Brothers Of the Head
The "mockumentary" format, revolutionized by the classic This Is Spinal Tap and spun off into a handful of successful Christopher Guest comedies and other lesser efforts, comes full circle in Keith Fulton and Louis Pepe's Brothers Of The Head. Fulton and Pepe, who previously collaborated on the Terry Gilliam making-of documentaries The Hamster Factor (about 12 Monkeys) and Lost In La Mancha (about an aborted Don Quixote project), chronicle a fake musical outfit, too, but they've taking the "mock" part out of the equation.

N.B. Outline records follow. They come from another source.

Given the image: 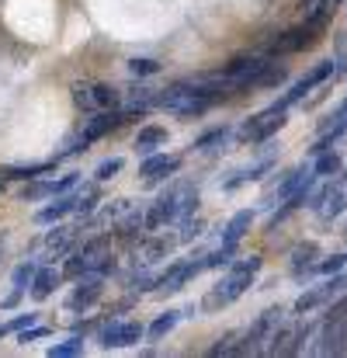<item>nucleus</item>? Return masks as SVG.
<instances>
[{
  "mask_svg": "<svg viewBox=\"0 0 347 358\" xmlns=\"http://www.w3.org/2000/svg\"><path fill=\"white\" fill-rule=\"evenodd\" d=\"M212 101H219V91L202 87V84H177V87H167L163 94H156V105H163L167 112H174L181 119L205 115L212 108Z\"/></svg>",
  "mask_w": 347,
  "mask_h": 358,
  "instance_id": "obj_1",
  "label": "nucleus"
},
{
  "mask_svg": "<svg viewBox=\"0 0 347 358\" xmlns=\"http://www.w3.org/2000/svg\"><path fill=\"white\" fill-rule=\"evenodd\" d=\"M160 213H163V223H174V220H184L198 209V188L195 185H174L170 192L160 195Z\"/></svg>",
  "mask_w": 347,
  "mask_h": 358,
  "instance_id": "obj_2",
  "label": "nucleus"
},
{
  "mask_svg": "<svg viewBox=\"0 0 347 358\" xmlns=\"http://www.w3.org/2000/svg\"><path fill=\"white\" fill-rule=\"evenodd\" d=\"M281 313H285L281 306H271V310H264V313L253 320V327L243 334L246 341L236 348V355H257V352H260V345H264V341H271V338H274V331L281 327Z\"/></svg>",
  "mask_w": 347,
  "mask_h": 358,
  "instance_id": "obj_3",
  "label": "nucleus"
},
{
  "mask_svg": "<svg viewBox=\"0 0 347 358\" xmlns=\"http://www.w3.org/2000/svg\"><path fill=\"white\" fill-rule=\"evenodd\" d=\"M285 122H288V105H285V101H278V105H271L267 112L253 115V119L239 129V136H243V139H250V143H260V139L274 136Z\"/></svg>",
  "mask_w": 347,
  "mask_h": 358,
  "instance_id": "obj_4",
  "label": "nucleus"
},
{
  "mask_svg": "<svg viewBox=\"0 0 347 358\" xmlns=\"http://www.w3.org/2000/svg\"><path fill=\"white\" fill-rule=\"evenodd\" d=\"M264 66H267V59H260V56H243V59H232L223 77L230 80L236 91H246V87H253V80L264 73Z\"/></svg>",
  "mask_w": 347,
  "mask_h": 358,
  "instance_id": "obj_5",
  "label": "nucleus"
},
{
  "mask_svg": "<svg viewBox=\"0 0 347 358\" xmlns=\"http://www.w3.org/2000/svg\"><path fill=\"white\" fill-rule=\"evenodd\" d=\"M344 289H347V275L344 271H334V278H330L327 285H320V289H313V292H306V296H299V299H295V313H309V310L323 306L327 299L341 296Z\"/></svg>",
  "mask_w": 347,
  "mask_h": 358,
  "instance_id": "obj_6",
  "label": "nucleus"
},
{
  "mask_svg": "<svg viewBox=\"0 0 347 358\" xmlns=\"http://www.w3.org/2000/svg\"><path fill=\"white\" fill-rule=\"evenodd\" d=\"M142 334H146L142 324H132V320H112V324L101 331V345H105V348H125V345H135Z\"/></svg>",
  "mask_w": 347,
  "mask_h": 358,
  "instance_id": "obj_7",
  "label": "nucleus"
},
{
  "mask_svg": "<svg viewBox=\"0 0 347 358\" xmlns=\"http://www.w3.org/2000/svg\"><path fill=\"white\" fill-rule=\"evenodd\" d=\"M101 299V275L98 271H84V282L70 292V310H87V306H94Z\"/></svg>",
  "mask_w": 347,
  "mask_h": 358,
  "instance_id": "obj_8",
  "label": "nucleus"
},
{
  "mask_svg": "<svg viewBox=\"0 0 347 358\" xmlns=\"http://www.w3.org/2000/svg\"><path fill=\"white\" fill-rule=\"evenodd\" d=\"M202 271V261H188V264H174L160 282H156V292L160 296H170V292H177V289H184V282L188 278H195Z\"/></svg>",
  "mask_w": 347,
  "mask_h": 358,
  "instance_id": "obj_9",
  "label": "nucleus"
},
{
  "mask_svg": "<svg viewBox=\"0 0 347 358\" xmlns=\"http://www.w3.org/2000/svg\"><path fill=\"white\" fill-rule=\"evenodd\" d=\"M181 167V160L177 157H146L142 160V167H139V174L146 178V181H160V178H167V174H174Z\"/></svg>",
  "mask_w": 347,
  "mask_h": 358,
  "instance_id": "obj_10",
  "label": "nucleus"
},
{
  "mask_svg": "<svg viewBox=\"0 0 347 358\" xmlns=\"http://www.w3.org/2000/svg\"><path fill=\"white\" fill-rule=\"evenodd\" d=\"M306 45H313L309 28H292V31H285V35H278V38L271 42V52H299V49H306Z\"/></svg>",
  "mask_w": 347,
  "mask_h": 358,
  "instance_id": "obj_11",
  "label": "nucleus"
},
{
  "mask_svg": "<svg viewBox=\"0 0 347 358\" xmlns=\"http://www.w3.org/2000/svg\"><path fill=\"white\" fill-rule=\"evenodd\" d=\"M125 119H128L125 112H121V115H118V112H105V115H98V119H87V125H84V139H87V143H94V139H101L105 132L118 129Z\"/></svg>",
  "mask_w": 347,
  "mask_h": 358,
  "instance_id": "obj_12",
  "label": "nucleus"
},
{
  "mask_svg": "<svg viewBox=\"0 0 347 358\" xmlns=\"http://www.w3.org/2000/svg\"><path fill=\"white\" fill-rule=\"evenodd\" d=\"M163 143H167V129H163V125H142L139 136H135V150L146 153V157H149L156 146H163Z\"/></svg>",
  "mask_w": 347,
  "mask_h": 358,
  "instance_id": "obj_13",
  "label": "nucleus"
},
{
  "mask_svg": "<svg viewBox=\"0 0 347 358\" xmlns=\"http://www.w3.org/2000/svg\"><path fill=\"white\" fill-rule=\"evenodd\" d=\"M347 209V188H327V195H323V206H320V216L323 220H334V216H341Z\"/></svg>",
  "mask_w": 347,
  "mask_h": 358,
  "instance_id": "obj_14",
  "label": "nucleus"
},
{
  "mask_svg": "<svg viewBox=\"0 0 347 358\" xmlns=\"http://www.w3.org/2000/svg\"><path fill=\"white\" fill-rule=\"evenodd\" d=\"M56 282H59L56 268H42V271H35V278H31V296H35V299H49L52 289H56Z\"/></svg>",
  "mask_w": 347,
  "mask_h": 358,
  "instance_id": "obj_15",
  "label": "nucleus"
},
{
  "mask_svg": "<svg viewBox=\"0 0 347 358\" xmlns=\"http://www.w3.org/2000/svg\"><path fill=\"white\" fill-rule=\"evenodd\" d=\"M149 105H156V94H153V87H132V94H128V105H125V115H142Z\"/></svg>",
  "mask_w": 347,
  "mask_h": 358,
  "instance_id": "obj_16",
  "label": "nucleus"
},
{
  "mask_svg": "<svg viewBox=\"0 0 347 358\" xmlns=\"http://www.w3.org/2000/svg\"><path fill=\"white\" fill-rule=\"evenodd\" d=\"M250 223H253V213H250V209L236 213V216L230 220V227H226V234H223V243H232V247H236V240L250 230Z\"/></svg>",
  "mask_w": 347,
  "mask_h": 358,
  "instance_id": "obj_17",
  "label": "nucleus"
},
{
  "mask_svg": "<svg viewBox=\"0 0 347 358\" xmlns=\"http://www.w3.org/2000/svg\"><path fill=\"white\" fill-rule=\"evenodd\" d=\"M73 209H77V199H59L56 206H45L35 220H38V223H56V220H63V216L73 213Z\"/></svg>",
  "mask_w": 347,
  "mask_h": 358,
  "instance_id": "obj_18",
  "label": "nucleus"
},
{
  "mask_svg": "<svg viewBox=\"0 0 347 358\" xmlns=\"http://www.w3.org/2000/svg\"><path fill=\"white\" fill-rule=\"evenodd\" d=\"M316 254H320L316 243H299V247L292 250V271L302 275V268H313V257H316Z\"/></svg>",
  "mask_w": 347,
  "mask_h": 358,
  "instance_id": "obj_19",
  "label": "nucleus"
},
{
  "mask_svg": "<svg viewBox=\"0 0 347 358\" xmlns=\"http://www.w3.org/2000/svg\"><path fill=\"white\" fill-rule=\"evenodd\" d=\"M177 320H181V313H177V310H167L163 317H156V320L149 324V331H146V334H149V341H160L163 334H170Z\"/></svg>",
  "mask_w": 347,
  "mask_h": 358,
  "instance_id": "obj_20",
  "label": "nucleus"
},
{
  "mask_svg": "<svg viewBox=\"0 0 347 358\" xmlns=\"http://www.w3.org/2000/svg\"><path fill=\"white\" fill-rule=\"evenodd\" d=\"M285 80H288L285 66H278V63H267V66H264V73L253 80V87H260V91H264V87H278V84H285Z\"/></svg>",
  "mask_w": 347,
  "mask_h": 358,
  "instance_id": "obj_21",
  "label": "nucleus"
},
{
  "mask_svg": "<svg viewBox=\"0 0 347 358\" xmlns=\"http://www.w3.org/2000/svg\"><path fill=\"white\" fill-rule=\"evenodd\" d=\"M337 171H341V157H337L334 150L316 153V167H313V174H316V178H330V174H337Z\"/></svg>",
  "mask_w": 347,
  "mask_h": 358,
  "instance_id": "obj_22",
  "label": "nucleus"
},
{
  "mask_svg": "<svg viewBox=\"0 0 347 358\" xmlns=\"http://www.w3.org/2000/svg\"><path fill=\"white\" fill-rule=\"evenodd\" d=\"M91 94H94V105H101V108L118 105V87H112V84H98V87H91Z\"/></svg>",
  "mask_w": 347,
  "mask_h": 358,
  "instance_id": "obj_23",
  "label": "nucleus"
},
{
  "mask_svg": "<svg viewBox=\"0 0 347 358\" xmlns=\"http://www.w3.org/2000/svg\"><path fill=\"white\" fill-rule=\"evenodd\" d=\"M45 171H52V164H31V167H10V171H3L7 178H17V181H28V178H38V174H45Z\"/></svg>",
  "mask_w": 347,
  "mask_h": 358,
  "instance_id": "obj_24",
  "label": "nucleus"
},
{
  "mask_svg": "<svg viewBox=\"0 0 347 358\" xmlns=\"http://www.w3.org/2000/svg\"><path fill=\"white\" fill-rule=\"evenodd\" d=\"M35 271H38V264H35V261L17 264V268H14V285H17V289H28V285H31V278H35Z\"/></svg>",
  "mask_w": 347,
  "mask_h": 358,
  "instance_id": "obj_25",
  "label": "nucleus"
},
{
  "mask_svg": "<svg viewBox=\"0 0 347 358\" xmlns=\"http://www.w3.org/2000/svg\"><path fill=\"white\" fill-rule=\"evenodd\" d=\"M84 352V341L73 338V341H63V345H52L49 348V358H70V355H80Z\"/></svg>",
  "mask_w": 347,
  "mask_h": 358,
  "instance_id": "obj_26",
  "label": "nucleus"
},
{
  "mask_svg": "<svg viewBox=\"0 0 347 358\" xmlns=\"http://www.w3.org/2000/svg\"><path fill=\"white\" fill-rule=\"evenodd\" d=\"M239 338H243V331H230L216 348H212V355L219 358V355H236V348H239Z\"/></svg>",
  "mask_w": 347,
  "mask_h": 358,
  "instance_id": "obj_27",
  "label": "nucleus"
},
{
  "mask_svg": "<svg viewBox=\"0 0 347 358\" xmlns=\"http://www.w3.org/2000/svg\"><path fill=\"white\" fill-rule=\"evenodd\" d=\"M226 139H230V129H212V132H205L195 146H198V150H212L216 143H226Z\"/></svg>",
  "mask_w": 347,
  "mask_h": 358,
  "instance_id": "obj_28",
  "label": "nucleus"
},
{
  "mask_svg": "<svg viewBox=\"0 0 347 358\" xmlns=\"http://www.w3.org/2000/svg\"><path fill=\"white\" fill-rule=\"evenodd\" d=\"M35 324V313H21V317H14L10 324H0V338L3 334H14V331H24V327H31Z\"/></svg>",
  "mask_w": 347,
  "mask_h": 358,
  "instance_id": "obj_29",
  "label": "nucleus"
},
{
  "mask_svg": "<svg viewBox=\"0 0 347 358\" xmlns=\"http://www.w3.org/2000/svg\"><path fill=\"white\" fill-rule=\"evenodd\" d=\"M128 70H132L135 77H149V73L160 70V63H156V59H128Z\"/></svg>",
  "mask_w": 347,
  "mask_h": 358,
  "instance_id": "obj_30",
  "label": "nucleus"
},
{
  "mask_svg": "<svg viewBox=\"0 0 347 358\" xmlns=\"http://www.w3.org/2000/svg\"><path fill=\"white\" fill-rule=\"evenodd\" d=\"M330 73H334V59H323V63H320V66H316V70L306 77V84H309V87H316V84H323Z\"/></svg>",
  "mask_w": 347,
  "mask_h": 358,
  "instance_id": "obj_31",
  "label": "nucleus"
},
{
  "mask_svg": "<svg viewBox=\"0 0 347 358\" xmlns=\"http://www.w3.org/2000/svg\"><path fill=\"white\" fill-rule=\"evenodd\" d=\"M118 171H121V157H112V160H105V164H98V171H94V178H98V181H108V178H115Z\"/></svg>",
  "mask_w": 347,
  "mask_h": 358,
  "instance_id": "obj_32",
  "label": "nucleus"
},
{
  "mask_svg": "<svg viewBox=\"0 0 347 358\" xmlns=\"http://www.w3.org/2000/svg\"><path fill=\"white\" fill-rule=\"evenodd\" d=\"M70 91H73V101H77V108H91V105H94V94H91V87H84V84H73Z\"/></svg>",
  "mask_w": 347,
  "mask_h": 358,
  "instance_id": "obj_33",
  "label": "nucleus"
},
{
  "mask_svg": "<svg viewBox=\"0 0 347 358\" xmlns=\"http://www.w3.org/2000/svg\"><path fill=\"white\" fill-rule=\"evenodd\" d=\"M94 206H98V192L94 188H87L84 195H77V213H94Z\"/></svg>",
  "mask_w": 347,
  "mask_h": 358,
  "instance_id": "obj_34",
  "label": "nucleus"
},
{
  "mask_svg": "<svg viewBox=\"0 0 347 358\" xmlns=\"http://www.w3.org/2000/svg\"><path fill=\"white\" fill-rule=\"evenodd\" d=\"M309 91H313V87H309L306 80H299V84H295V87H292V91H288V94L281 98V101H285V105H295V101H302V98H306Z\"/></svg>",
  "mask_w": 347,
  "mask_h": 358,
  "instance_id": "obj_35",
  "label": "nucleus"
},
{
  "mask_svg": "<svg viewBox=\"0 0 347 358\" xmlns=\"http://www.w3.org/2000/svg\"><path fill=\"white\" fill-rule=\"evenodd\" d=\"M84 271H87V264H84V257H80V254H77V257H70V261H66V268H63V275H66V278H80Z\"/></svg>",
  "mask_w": 347,
  "mask_h": 358,
  "instance_id": "obj_36",
  "label": "nucleus"
},
{
  "mask_svg": "<svg viewBox=\"0 0 347 358\" xmlns=\"http://www.w3.org/2000/svg\"><path fill=\"white\" fill-rule=\"evenodd\" d=\"M45 334H49V327H24L17 341H21V345H31V341H38V338H45Z\"/></svg>",
  "mask_w": 347,
  "mask_h": 358,
  "instance_id": "obj_37",
  "label": "nucleus"
},
{
  "mask_svg": "<svg viewBox=\"0 0 347 358\" xmlns=\"http://www.w3.org/2000/svg\"><path fill=\"white\" fill-rule=\"evenodd\" d=\"M344 261H347V254L344 257H334V261H323V264H320V271H323V275H334V271H341V268H344Z\"/></svg>",
  "mask_w": 347,
  "mask_h": 358,
  "instance_id": "obj_38",
  "label": "nucleus"
},
{
  "mask_svg": "<svg viewBox=\"0 0 347 358\" xmlns=\"http://www.w3.org/2000/svg\"><path fill=\"white\" fill-rule=\"evenodd\" d=\"M344 313H347V296H341V299L330 306V313H327V317H344Z\"/></svg>",
  "mask_w": 347,
  "mask_h": 358,
  "instance_id": "obj_39",
  "label": "nucleus"
},
{
  "mask_svg": "<svg viewBox=\"0 0 347 358\" xmlns=\"http://www.w3.org/2000/svg\"><path fill=\"white\" fill-rule=\"evenodd\" d=\"M21 292H24V289H17V285H14V292H10V296L3 299V306H7V310H10V306H17V299H21Z\"/></svg>",
  "mask_w": 347,
  "mask_h": 358,
  "instance_id": "obj_40",
  "label": "nucleus"
},
{
  "mask_svg": "<svg viewBox=\"0 0 347 358\" xmlns=\"http://www.w3.org/2000/svg\"><path fill=\"white\" fill-rule=\"evenodd\" d=\"M198 234H202V223H188V227H184V240L198 237Z\"/></svg>",
  "mask_w": 347,
  "mask_h": 358,
  "instance_id": "obj_41",
  "label": "nucleus"
},
{
  "mask_svg": "<svg viewBox=\"0 0 347 358\" xmlns=\"http://www.w3.org/2000/svg\"><path fill=\"white\" fill-rule=\"evenodd\" d=\"M0 192H3V181H0Z\"/></svg>",
  "mask_w": 347,
  "mask_h": 358,
  "instance_id": "obj_42",
  "label": "nucleus"
}]
</instances>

Based on Brian Aldiss' novel and adapted by Fear And Loathing In Las Vegas scribe Tony Grisoni, the film captures with all too much verisimilitude the rise and fall of a gimmicky rock combo that unravels through excess and heartbreak. Fulton and Pepe's refusal to play the material for obvious jokes or ironies dignifies what might have otherwise been a gimmicky project about a band fronted by conjoined twins. It still isn't terribly compelling, but that says more about the predictable trajectory of rock bands than it does about the filmmakers' undeniable skill.
Playing identical twins connected at the sternum, Harry and Luke Treadaway develop a subtle symbiosis that diverges slowly and tragically over time, not unlike that of the two Jeremy Ironses in Dead Ringers. Sold off by their father at an early age to a music impresario, the boys are groomed specifically to be a novelty-rock duo, but their inner turmoil finds a more natural outlet in the burgeoning '70s punk scene. Surrounded by indifferent session musicians and a manager that beats them into submission, the Treadaways record and tour as The Bang Bang, and accumulate a fan base as much for their talent as their stage concept. Yet they start to grow apart when Tania Emery, an attractive journalist hired as their biographer, takes a romantic interest in one of them.
In content more than form, Brothers Of The Head resembles Gus Van Sant's Kurt Cobain reverie Last Days, another story about the decline of a rock star amid an indifferent coterie of managers and hangers-on. The film succeeds most in capturing the isolation that goes along with fame; the brothers only have each other, and when love tears them apart, their loneliness becomes too much to bear. Yet Brothers isn't nearly as haunting and singular as Last Days, because the faux-documentary format too closely mirrors the Behind The Music trajectory of a thousand other rock-band flameouts. The leads' unusual nature is just a small twist on a familiar story.